Muitos profissionais adoecem em ambientes marcados por metas abusivas, cobranças constantes, jornadas prolongadas e pressão intensa por resultado. O problema é que, muitas vezes, esse adoecimento é tratado como algo exclusivamente pessoal, sem investigação da relação com o trabalho.
Quando há provas de que o ambiente profissional contribuiu para o desenvolvimento de burnout, ansiedade ou depressão, pode existir direito ao reconhecimento da doença ocupacional e à reparação pelos danos sofridos.
Dependendo do caso, podem ser discutidos direitos como indenização por danos morais, pensão mensal quando houver redução da capacidade de trabalho, estabilidade acidentária em determinadas situações e o reconhecimento formal do nexo entre a doença e o trabalho.

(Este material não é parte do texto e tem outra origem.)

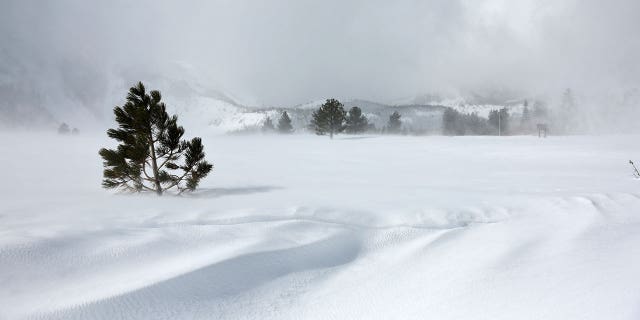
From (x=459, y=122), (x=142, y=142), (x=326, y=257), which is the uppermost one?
(x=459, y=122)

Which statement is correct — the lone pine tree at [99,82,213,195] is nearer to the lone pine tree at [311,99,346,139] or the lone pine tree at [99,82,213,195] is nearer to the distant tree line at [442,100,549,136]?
the lone pine tree at [311,99,346,139]

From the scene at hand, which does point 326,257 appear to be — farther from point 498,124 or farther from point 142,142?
point 498,124

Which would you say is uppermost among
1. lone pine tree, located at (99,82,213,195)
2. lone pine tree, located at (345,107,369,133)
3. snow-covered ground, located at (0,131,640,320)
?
lone pine tree, located at (345,107,369,133)

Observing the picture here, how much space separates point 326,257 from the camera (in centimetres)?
825

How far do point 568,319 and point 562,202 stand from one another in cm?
810

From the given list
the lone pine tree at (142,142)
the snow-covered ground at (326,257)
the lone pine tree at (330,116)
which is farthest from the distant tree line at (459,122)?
the snow-covered ground at (326,257)

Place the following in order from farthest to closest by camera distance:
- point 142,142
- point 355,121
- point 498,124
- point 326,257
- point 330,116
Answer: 1. point 498,124
2. point 355,121
3. point 330,116
4. point 142,142
5. point 326,257

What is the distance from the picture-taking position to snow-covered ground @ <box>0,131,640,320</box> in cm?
596

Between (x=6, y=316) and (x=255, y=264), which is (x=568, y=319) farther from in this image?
(x=6, y=316)

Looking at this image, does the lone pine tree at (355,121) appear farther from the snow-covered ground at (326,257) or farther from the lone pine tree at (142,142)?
the snow-covered ground at (326,257)

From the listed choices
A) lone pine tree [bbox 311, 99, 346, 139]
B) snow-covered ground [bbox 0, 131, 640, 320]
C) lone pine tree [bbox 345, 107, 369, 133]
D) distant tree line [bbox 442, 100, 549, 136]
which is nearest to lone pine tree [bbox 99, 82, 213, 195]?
snow-covered ground [bbox 0, 131, 640, 320]

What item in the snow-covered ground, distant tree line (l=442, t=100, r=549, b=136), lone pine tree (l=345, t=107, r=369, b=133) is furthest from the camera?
distant tree line (l=442, t=100, r=549, b=136)

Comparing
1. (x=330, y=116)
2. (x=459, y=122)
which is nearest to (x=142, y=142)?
(x=330, y=116)

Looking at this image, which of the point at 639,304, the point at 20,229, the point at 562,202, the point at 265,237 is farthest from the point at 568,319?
the point at 20,229
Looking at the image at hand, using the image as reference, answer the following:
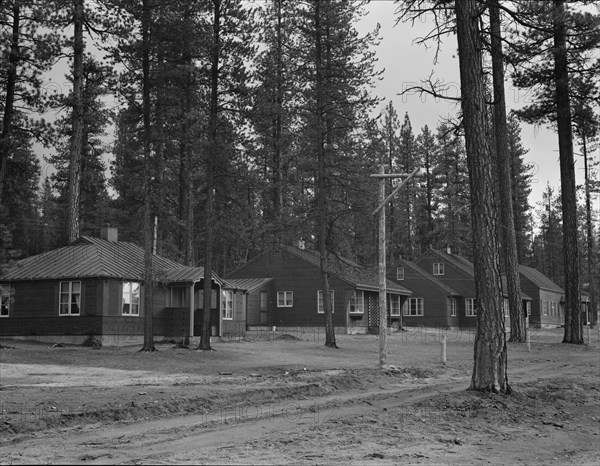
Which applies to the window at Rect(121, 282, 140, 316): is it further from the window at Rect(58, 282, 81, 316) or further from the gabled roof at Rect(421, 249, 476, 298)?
the gabled roof at Rect(421, 249, 476, 298)

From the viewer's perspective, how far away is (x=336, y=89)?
32.0 m

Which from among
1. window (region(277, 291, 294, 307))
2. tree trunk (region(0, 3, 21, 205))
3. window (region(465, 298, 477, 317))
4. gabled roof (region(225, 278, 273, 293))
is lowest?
window (region(465, 298, 477, 317))

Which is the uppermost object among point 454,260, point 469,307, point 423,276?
point 454,260

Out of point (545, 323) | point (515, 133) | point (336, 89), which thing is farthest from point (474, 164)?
point (515, 133)

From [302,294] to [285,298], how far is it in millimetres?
1472

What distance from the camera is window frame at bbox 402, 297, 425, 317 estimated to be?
62938 millimetres

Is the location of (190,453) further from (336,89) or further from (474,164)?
(336,89)

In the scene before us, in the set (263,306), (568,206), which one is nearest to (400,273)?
(263,306)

A decisão recente do TRT-2 envolvendo uma trabalhadora bancária reforça esse entendimento: empresas que criam ambientes de pressão sistemática e não adotam medidas para proteger a saúde mental do trabalhador podem ser responsabilizadas.
Nem todo adoecimento gera indenização. Mas quando o trabalho contribui para a doença, o caso deve ser analisado com seriedade.